**EXCERPT**
>> Start

LISHUI, China, Jan. 29, 2026 /PRNewswire/ — CN Energy Group Inc. (NASDAQ: CNEY) (“CNEY” or the “Company”) today announced that, on January 25, 2026, it entered into a framework agreement (the “Framework Agreement”) with the shareholders of Blessing Logistics Ltd. (“Blessing Logistics”), an oil trading company incorporated in Alberta, Canada, regarding a potential acquisition transaction.
Pursuant to the Framework Agreement, the parties have agreed to negotiate in good faith toward a definitive share purchase agreement to which CNEY would acquire approximately 82% of the equity interests in Blessing Logistics, representing equity with voting rights, in consideration for the issuance of the Company’s Class A ordinary shares. The aggregate value of consideration is currently expected to be approximately US$2.0 million, based on assumptions to be agreed by the parties, and is subject to change based on, among other things, due diligence results, final valuation, market conditions, and the terms of the definitive agreement. If the parties do not enter into a definitive share purchase agreement within 60 days following the execution date of the Framework Agreement, either party may terminate the Framework Agreement upon written notice.
Founded in 2015, Blessing Logistics is an oil trading company registered with the Alberta Energy Regulator (AER). According to information provided by Blessing Logistics, it holds a Canadian crude oil export license and is a qualified trader within the China National Petroleum Corporation (CNPC) system. Blessing Logistics is primarily engaged in oil trading and the export of crude oil and bitumen in Canada.

>> End

**EXCERPTED DATA**
>> Start

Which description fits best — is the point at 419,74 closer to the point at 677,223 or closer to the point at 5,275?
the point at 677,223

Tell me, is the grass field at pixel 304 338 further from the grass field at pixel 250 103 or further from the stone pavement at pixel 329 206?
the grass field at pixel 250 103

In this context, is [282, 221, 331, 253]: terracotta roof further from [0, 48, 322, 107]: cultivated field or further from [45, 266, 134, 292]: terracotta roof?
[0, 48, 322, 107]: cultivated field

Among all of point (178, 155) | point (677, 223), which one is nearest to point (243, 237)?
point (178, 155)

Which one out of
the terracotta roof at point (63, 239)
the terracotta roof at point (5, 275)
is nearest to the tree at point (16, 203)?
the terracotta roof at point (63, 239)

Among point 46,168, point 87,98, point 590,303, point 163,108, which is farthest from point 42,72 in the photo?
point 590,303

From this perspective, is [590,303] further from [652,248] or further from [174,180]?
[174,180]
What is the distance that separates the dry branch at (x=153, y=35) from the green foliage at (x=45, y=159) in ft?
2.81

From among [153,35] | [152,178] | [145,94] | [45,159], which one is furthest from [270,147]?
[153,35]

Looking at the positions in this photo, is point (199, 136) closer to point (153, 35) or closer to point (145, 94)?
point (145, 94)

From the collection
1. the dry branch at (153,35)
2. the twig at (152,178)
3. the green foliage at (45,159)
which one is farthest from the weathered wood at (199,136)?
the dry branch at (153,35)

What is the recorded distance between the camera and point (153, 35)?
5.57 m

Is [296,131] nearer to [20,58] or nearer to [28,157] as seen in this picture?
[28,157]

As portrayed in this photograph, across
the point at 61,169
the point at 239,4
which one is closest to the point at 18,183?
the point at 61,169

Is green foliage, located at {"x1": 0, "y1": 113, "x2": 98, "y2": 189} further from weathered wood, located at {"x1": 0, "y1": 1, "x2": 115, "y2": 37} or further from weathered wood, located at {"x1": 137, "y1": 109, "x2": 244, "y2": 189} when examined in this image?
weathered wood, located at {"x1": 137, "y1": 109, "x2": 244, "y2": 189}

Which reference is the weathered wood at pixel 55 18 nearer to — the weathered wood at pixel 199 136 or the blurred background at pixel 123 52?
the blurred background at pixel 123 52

>> End
>> Start

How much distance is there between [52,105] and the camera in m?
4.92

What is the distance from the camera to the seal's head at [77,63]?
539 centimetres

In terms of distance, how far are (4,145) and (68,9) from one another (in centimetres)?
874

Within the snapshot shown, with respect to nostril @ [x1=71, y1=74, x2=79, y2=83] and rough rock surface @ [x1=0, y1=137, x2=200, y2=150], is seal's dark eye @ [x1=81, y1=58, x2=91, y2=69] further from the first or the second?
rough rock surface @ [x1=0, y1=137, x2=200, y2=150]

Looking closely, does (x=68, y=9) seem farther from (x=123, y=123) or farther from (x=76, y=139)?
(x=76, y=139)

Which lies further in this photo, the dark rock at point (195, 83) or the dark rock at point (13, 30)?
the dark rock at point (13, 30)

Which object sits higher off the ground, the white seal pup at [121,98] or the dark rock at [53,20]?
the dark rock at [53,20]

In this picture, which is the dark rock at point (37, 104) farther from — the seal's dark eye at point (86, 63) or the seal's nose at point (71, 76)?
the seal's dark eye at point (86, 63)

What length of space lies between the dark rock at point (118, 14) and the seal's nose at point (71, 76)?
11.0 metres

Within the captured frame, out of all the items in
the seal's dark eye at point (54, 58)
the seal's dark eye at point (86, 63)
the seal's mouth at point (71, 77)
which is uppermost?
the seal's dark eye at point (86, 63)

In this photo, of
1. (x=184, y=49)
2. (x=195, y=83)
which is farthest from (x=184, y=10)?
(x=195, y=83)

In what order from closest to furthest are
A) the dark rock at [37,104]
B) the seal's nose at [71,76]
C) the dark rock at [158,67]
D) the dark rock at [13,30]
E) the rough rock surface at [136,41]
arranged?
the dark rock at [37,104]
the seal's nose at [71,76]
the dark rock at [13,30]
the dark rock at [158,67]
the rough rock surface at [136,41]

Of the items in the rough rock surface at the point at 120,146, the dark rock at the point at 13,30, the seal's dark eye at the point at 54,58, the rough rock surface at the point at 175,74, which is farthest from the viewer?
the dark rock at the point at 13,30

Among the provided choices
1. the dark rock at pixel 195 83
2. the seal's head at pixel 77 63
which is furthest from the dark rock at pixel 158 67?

>> End

**EXERCISES TO COMPLETE**
1. Reproduce the stretch of the CN Energy acquisition announcement from "Founded in 2015, Blessing" through "bitumen in Canada.".
2. Write the next part of the CN Energy acquisition announcement, picking up after its last sentence.

**RESPONSES BY TASK**
1.
Founded in 2015, Blessing Logistics is an oil trading company registered with the Alberta Energy Regulator (AER). According to information provided by Blessing Logistics, it holds a Canadian crude oil export license and is a qualified trader within the China National Petroleum Corporation (CNPC) system. Blessing Logistics is primarily engaged in oil trading and the export of crude oil and bitumen in Canada.

2.
The Company believes that if completed, this proposed transaction could represent an important step in CNEY’s expansion into the energy sector, and its business development in the North American market. In recent years, the Company has promoted its activated carbon products for use in oilfield-related applications, and through these commercial activities, the Company identified the value and potential underlying oilfield and related energy trading opportunities. If the proposed transaction is consummated, CNEY currently plans to use Blessing Logistics as a platform to pursue oil trading and related upstream investment opportunities. The completion of the proposed transaction is subject to, among other things, the negotiation and execution of a definitive acquisition agreement, the satisfactions of customary closing conditions, and applicable regulatory and corporate approvals. There can be no assurance that these conditions will be satisfied or that the proposed transaction will be completed.
Wenhua Liu, the interim CEO of CNEY, commented: “If the proposed transaction is completed, we believe it could represent an important step in CNEY’s global strategic expansion. Blessing Logistics’ comprehensive compliance structure, export licenses, and trading qualifications could provide a foundation for our entry into the energy market. If the transaction closes, we plan to leverage this platform to pursue opportunities in energy trading and upstream investment, with the objective of building long-term value for our shareholders.”
About CN Energy Group. Inc.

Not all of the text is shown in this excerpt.